Contrariamente a lo que ocurría en lo trágicos años 90 (el propio Presidente Putin calificó de esa manera a la disolución de la Unión), Rusia se repuso de una crisis terrible y hoy es una potencia de primer orden, capaz de gravitar decisivamente en el tablero del mundo merced al volumen incalculable de sus recursos energéticos, una política exterior sólida que supera permanentemente los sucesivos asedios a los que la ha sometido occidente en los últimos años, la expansión de su influencia científica, tecnológica y económica y su capacidad militar indiscutida. 

Hace menos de una década, ya existían estudios que revelaban que la nostalgia entre los rusos es más fuerte entre personas mayores de 45 años (70-83%), gente de pocos estudios (72%), habitantes de Moscú y San Petersburgo (64%) y ciudadanos que no usan Internet (75%). Un tercio de los rusos, compuesto mayoritariamente por jóvenes con instrucción universitaria y acceso a internet, no experimentan ese sentimiento de pérdida respecto de la U.R.S.S ni añoran el pasado previo al 25 de diciembre de 1991. 
 No obstante, investigaciones recientes sobre el tema dan cuenta que el recuerdo colectivo se ha instalado también en muchísimos jóvenes que, por razones de edad, no vivieron durante la etapa del socialismo soviético o no guardan recuerdos sobre esa época del país.
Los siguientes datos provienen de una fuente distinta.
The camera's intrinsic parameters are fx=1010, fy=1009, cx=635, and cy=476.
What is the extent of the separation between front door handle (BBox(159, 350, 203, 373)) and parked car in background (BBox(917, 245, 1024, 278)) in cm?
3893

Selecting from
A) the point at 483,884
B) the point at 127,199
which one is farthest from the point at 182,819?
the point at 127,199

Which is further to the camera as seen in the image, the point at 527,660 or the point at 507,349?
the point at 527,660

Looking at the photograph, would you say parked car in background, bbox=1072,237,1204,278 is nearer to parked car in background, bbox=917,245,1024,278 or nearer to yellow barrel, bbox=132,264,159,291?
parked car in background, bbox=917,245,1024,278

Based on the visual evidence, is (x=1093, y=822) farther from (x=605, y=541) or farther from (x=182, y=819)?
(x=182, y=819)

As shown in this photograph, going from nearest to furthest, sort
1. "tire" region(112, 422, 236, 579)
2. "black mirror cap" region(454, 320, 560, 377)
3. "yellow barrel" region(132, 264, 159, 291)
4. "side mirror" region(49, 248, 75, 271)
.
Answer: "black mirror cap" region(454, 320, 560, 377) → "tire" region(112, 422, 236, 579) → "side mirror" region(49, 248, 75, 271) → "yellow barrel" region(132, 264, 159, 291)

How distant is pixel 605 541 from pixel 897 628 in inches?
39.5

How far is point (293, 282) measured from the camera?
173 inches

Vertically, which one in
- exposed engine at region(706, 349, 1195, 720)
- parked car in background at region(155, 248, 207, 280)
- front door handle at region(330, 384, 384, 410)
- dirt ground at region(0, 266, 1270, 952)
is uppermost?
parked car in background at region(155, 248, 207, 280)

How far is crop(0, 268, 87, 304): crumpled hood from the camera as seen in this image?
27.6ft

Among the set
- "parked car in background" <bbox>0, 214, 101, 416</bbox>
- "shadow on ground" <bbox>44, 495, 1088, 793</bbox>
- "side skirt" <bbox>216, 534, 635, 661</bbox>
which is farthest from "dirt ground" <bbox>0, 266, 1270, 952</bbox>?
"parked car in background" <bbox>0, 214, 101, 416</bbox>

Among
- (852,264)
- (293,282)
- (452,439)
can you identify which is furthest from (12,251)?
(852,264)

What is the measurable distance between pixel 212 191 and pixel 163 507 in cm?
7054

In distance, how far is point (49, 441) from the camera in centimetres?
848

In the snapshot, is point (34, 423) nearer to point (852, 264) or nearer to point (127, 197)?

Sin perjuicio de aquellos condicionamientos objetivos, los jóvenes que en el presente valorizan y evocan con simpatía el pasado dorado de la Unión Soviética forman parte de una memoria colectiva que se muestra fuertemente crítica con el proceso de desintegración y postración del país y reivindican no solamente las conquistas económicas y sociales de antaño, sino también el orgullo de un pasado reciente que mantenía a sus habitantes al margen de las incertidumbres y acechanzas que les deparan el capitalismo globalizado y las potencias occidentales hostiles. 

Así lo rememora el internacionalista Rainer Matos en su libro “Limbos rojizos: la nostalgia por el socialismo en Rusia y el mundo poscomunista” (*) . El trabajo explora la connotación singular de lo que es y lo que no es la nostalgia por el socialismo pretérito. Desde luego que la gente que añora el socialismo sigue abjurando de la represión y el control social impuesto por el stalinismo y los gobiernos posteriores. La nostalgia es un apego de un actor social multitudinario a las certezas que ya no se tienen. Una conceptualización política no restaurativa, pero que valora positivamente las certezas que en materia laboral, educativa, económica, sanitaria y social legaba la URSS. El fenómeno se reproduce en los Balcanes y también en la antigua Alemania del Este. Pero en Rusia, en las elecciones de 1995 y 1999 el partido comunista ruso obtuvo un nivel de aprobación indudable y es allí donde la nostalgia de dos terceras partes convive con la consolidación del liderazgo nacionalista y conservador de Vladimir Putin, el líder que puso de pie a la nación y logró que la misma se convierta en un sujeto determinante en la política internacional actual.

(*) Editorial El Colegio de México, 2019.